START GIVEN RECORDS
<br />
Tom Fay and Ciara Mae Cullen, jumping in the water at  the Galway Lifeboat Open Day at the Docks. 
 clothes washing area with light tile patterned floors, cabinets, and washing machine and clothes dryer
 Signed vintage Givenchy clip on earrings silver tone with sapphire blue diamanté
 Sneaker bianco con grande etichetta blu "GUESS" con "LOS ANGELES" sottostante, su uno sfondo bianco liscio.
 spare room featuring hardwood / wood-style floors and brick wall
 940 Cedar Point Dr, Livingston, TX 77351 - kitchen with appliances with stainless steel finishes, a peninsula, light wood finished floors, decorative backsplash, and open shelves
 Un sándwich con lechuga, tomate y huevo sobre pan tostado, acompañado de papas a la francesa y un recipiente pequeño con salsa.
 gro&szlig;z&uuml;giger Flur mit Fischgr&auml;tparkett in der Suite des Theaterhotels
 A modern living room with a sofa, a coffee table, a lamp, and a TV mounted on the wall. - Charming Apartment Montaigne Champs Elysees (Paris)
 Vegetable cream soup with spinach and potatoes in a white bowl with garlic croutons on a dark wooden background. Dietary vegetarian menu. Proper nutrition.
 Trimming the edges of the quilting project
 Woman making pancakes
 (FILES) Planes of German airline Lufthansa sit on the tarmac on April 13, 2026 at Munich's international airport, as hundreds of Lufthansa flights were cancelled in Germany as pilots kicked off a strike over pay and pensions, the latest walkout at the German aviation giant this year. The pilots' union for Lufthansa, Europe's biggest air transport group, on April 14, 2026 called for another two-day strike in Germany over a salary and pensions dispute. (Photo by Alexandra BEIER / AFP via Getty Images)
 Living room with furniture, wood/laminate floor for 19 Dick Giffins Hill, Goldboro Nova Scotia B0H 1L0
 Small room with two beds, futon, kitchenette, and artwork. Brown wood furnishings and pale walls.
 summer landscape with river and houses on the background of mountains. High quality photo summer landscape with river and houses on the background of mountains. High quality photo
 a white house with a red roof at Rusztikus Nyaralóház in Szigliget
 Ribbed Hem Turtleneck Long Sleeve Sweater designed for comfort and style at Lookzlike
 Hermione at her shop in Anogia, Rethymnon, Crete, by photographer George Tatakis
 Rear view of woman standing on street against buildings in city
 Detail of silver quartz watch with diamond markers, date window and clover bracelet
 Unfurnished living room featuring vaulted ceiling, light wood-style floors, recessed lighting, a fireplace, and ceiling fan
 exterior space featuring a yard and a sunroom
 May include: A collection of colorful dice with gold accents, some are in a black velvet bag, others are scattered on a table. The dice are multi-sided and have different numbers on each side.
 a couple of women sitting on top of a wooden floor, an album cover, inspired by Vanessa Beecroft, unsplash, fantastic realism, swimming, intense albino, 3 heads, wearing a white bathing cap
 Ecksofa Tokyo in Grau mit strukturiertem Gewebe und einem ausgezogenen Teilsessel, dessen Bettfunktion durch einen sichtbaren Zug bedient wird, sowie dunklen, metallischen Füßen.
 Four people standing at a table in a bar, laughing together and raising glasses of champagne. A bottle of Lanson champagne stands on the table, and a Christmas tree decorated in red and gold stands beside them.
END GIVEN RECORDS
DIRECTIONS:
Copy the records from the first line down through the line containing "(FILES) Planes of", substituting "waffles" for "pancakes" and leaving everything else unchanged.

RESPONSE:
<br />
Tom Fay and Ciara Mae Cullen, jumping in the water at  the Galway Lifeboat Open Day at the Docks. 
 clothes washing area with light tile patterned floors, cabinets, and washing machine and clothes dryer
 Signed vintage Givenchy clip on earrings silver tone with sapphire blue diamanté
 Sneaker bianco con grande etichetta blu "GUESS" con "LOS ANGELES" sottostante, su uno sfondo bianco liscio.
 spare room featuring hardwood / wood-style floors and brick wall
 940 Cedar Point Dr, Livingston, TX 77351 - kitchen with appliances with stainless steel finishes, a peninsula, light wood finished floors, decorative backsplash, and open shelves
 Un sándwich con lechuga, tomate y huevo sobre pan tostado, acompañado de papas a la francesa y un recipiente pequeño con salsa.
 gro&szlig;z&uuml;giger Flur mit Fischgr&auml;tparkett in der Suite des Theaterhotels
 A modern living room with a sofa, a coffee table, a lamp, and a TV mounted on the wall. - Charming Apartment Montaigne Champs Elysees (Paris)
 Vegetable cream soup with spinach and potatoes in a white bowl with garlic croutons on a dark wooden background. Dietary vegetarian menu. Proper nutrition.
 Trimming the edges of the quilting project
 Woman making waffles
 (FILES) Planes of German airline Lufthansa sit on the tarmac on April 13, 2026 at Munich's international airport, as hundreds of Lufthansa flights were cancelled in Germany as pilots kicked off a strike over pay and pensions, the latest walkout at the German aviation giant this year. The pilots' union for Lufthansa, Europe's biggest air transport group, on April 14, 2026 called for another two-day strike in Germany over a salary and pensions dispute. (Photo by Alexandra BEIER / AFP via Getty Images)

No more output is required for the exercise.